Such ‘resource-backed loans’ bring opportunities and risks at the same time, elaborate Mihalyi, Adam and Hwang in their 2020 study. Loans can offer cheaper financing for infrastructure and mitigate volatility. At the same time, weak resource governance, the lack of transparency of these loans and changes in commodity prices can undermine debt sustainability and exacerbate public financial distress.

When the price of oil fell after the outbreak of the COVID-19 pandemic, Angola sought to renegotiate its debt and cut its oil shipments to China. ‘These oil-backed loans create stronger interdependence (between lender and borrower) than traditional financing', said Mihalyi to the news agency Reuters. The crucial question is what could ‘development’ look like when keeping raw materials in Africa, training and employing more Africans and starting to export manufactured products instead?

Ethiopia’s shoe factory

One case to answer this question can be found in Ethiopia at the Oriental Industrial Park some 40 kilometres south of Addis Ababa. It is part of the Eastern Industrial Zone, a special economic zone modelled after China’s own development trajectory via tax-privileged industrial hubs. Here in a city called Dukem, Huajian Group, a company from Guangdong Province and one of China’s largest footwear manufacturers, started a factory in 2012. The company had employed more than 4,000 people up to 2015. 90 percent of them were locals. Every year approximately 2.5 million pairs of shoes leave the factory for the United States labelled ‘Made in Ethiopia’.

In Huajian’s case, the label ‘Made in Ethiopia’ does not only mean Chinese capital and Ethiopian labour. It also means Chinese ideas of how to manage a company, how to build up a corporate identity and Ethiopian interpretations of these ideas. A work day includes assemblies of production teams, standing at attention, commands in Chinese and marching exercises; routines very well established in China, from factories to restaurants. Ethiopian workers at Huajian get to know skills but also a very particular disciplinary labour regime.

This labour regime includes long working hours, low pay and labour abuse, as some Ethiopian workers shared with international media in 2018. These are issues also pressing in China’s own manufacturing and service sector. In recent years 九九六工作制 or, in English, the '996 working hour system' has been widely criticized on Chinese social media. '996' refers to working from 9 in the morning to 9 in the evening for six days a week, which makes up 72 hours a week. These phenomena are the consequence of cost cutting measures to counter rising labour costs, the demands of global last-minute logistics and the political imperative to keep the workbench of the world going.

Congo’s mines

Labour regimes in mining, both industrial and artisanal, have been particularly harmful for humans and the environment. Zygmunt Bauman, author of the seminal book Wasted Lives, once described mining as, I quote, ‘the epitome of rupture and discontinuity’. Mining is irreversible and so are the marks in and on the bodies of miners. The abyss of the process of ore extraction, the economics and the politics thereof have produced the ‘resource curse’. The metaphor has been frequently applied to the Democratic Republic of the Congo. However, the image of the ‘curse’ involves a bias. It privileges fate and does not really help to explain the inhumane practices that give rise to mining as a transnational sector.

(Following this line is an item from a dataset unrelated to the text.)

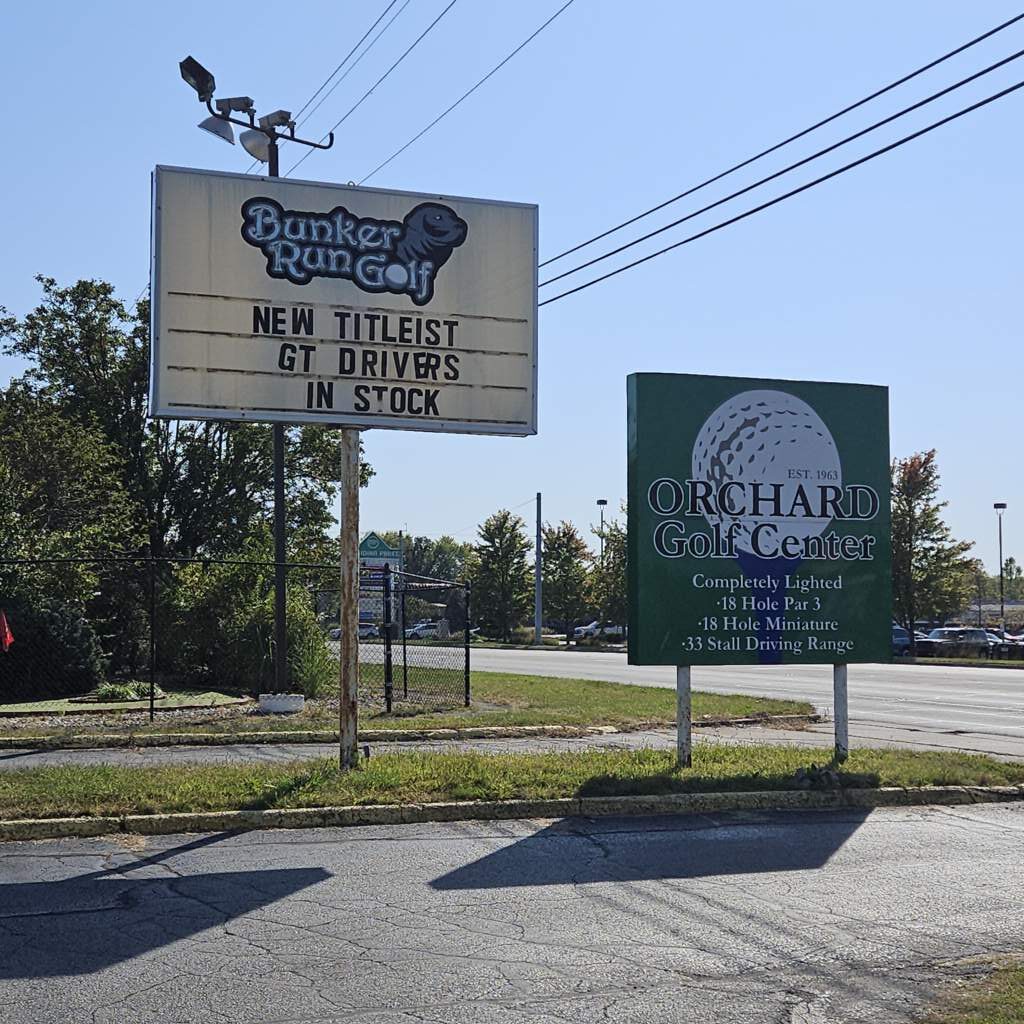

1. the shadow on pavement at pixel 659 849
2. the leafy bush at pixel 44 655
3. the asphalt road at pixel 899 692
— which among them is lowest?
the asphalt road at pixel 899 692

Chinese private and state-owned mining enterprises, and the latter include both national and provincial level state-owned companies, have heavily invested in mining projects in the DRC. Copper and cobalt play a crucial role in the turn away from China’s dependence on fossil fuels and its turn to a green economy with batteries at its heart. Chinese mining projects have repeatedly sparked criticism. In 2016, Amnesty International reported on the hazardous working conditions in artisanal cobalt mining in Haut-Katanga. A subsidiary of Huayou Cobalt from Zhejiang was at the centre of the trade which links up local child labour, Chinese independent traders and battery component manufacturers in China and South Korea.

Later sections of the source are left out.